Spatial reasoning data based on images
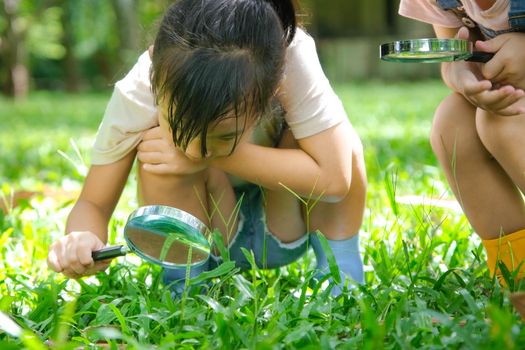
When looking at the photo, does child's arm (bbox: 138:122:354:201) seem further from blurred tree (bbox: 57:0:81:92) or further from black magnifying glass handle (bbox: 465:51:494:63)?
blurred tree (bbox: 57:0:81:92)

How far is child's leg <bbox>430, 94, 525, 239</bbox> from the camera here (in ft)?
5.80

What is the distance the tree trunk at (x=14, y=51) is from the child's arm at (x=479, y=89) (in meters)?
9.23

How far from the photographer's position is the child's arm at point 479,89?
5.07 ft

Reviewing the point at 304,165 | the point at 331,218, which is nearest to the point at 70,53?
the point at 331,218

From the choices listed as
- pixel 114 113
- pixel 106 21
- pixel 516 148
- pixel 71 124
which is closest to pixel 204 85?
pixel 114 113

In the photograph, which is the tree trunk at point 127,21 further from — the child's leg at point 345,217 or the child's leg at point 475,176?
the child's leg at point 475,176

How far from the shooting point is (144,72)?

▶ **WHAT IS EXPECTED**
Copy the stretch from the line containing "Reviewing the point" through the end of the data, replacing "photograph" with "image" and leaving everything else the same.

▶ **RESULT OF THIS TASK**
Reviewing the point at 304,165 | the point at 331,218, which is nearest to the point at 70,53?
the point at 331,218

From the choices listed as
- pixel 114 113
- pixel 106 21
- pixel 516 148
- pixel 71 124
which is closest to pixel 204 85?
pixel 114 113

In the image, which is the tree trunk at point 127,21 further from — the child's leg at point 345,217 or the child's leg at point 475,176?
the child's leg at point 475,176

How far from the shooting point is (144,72)?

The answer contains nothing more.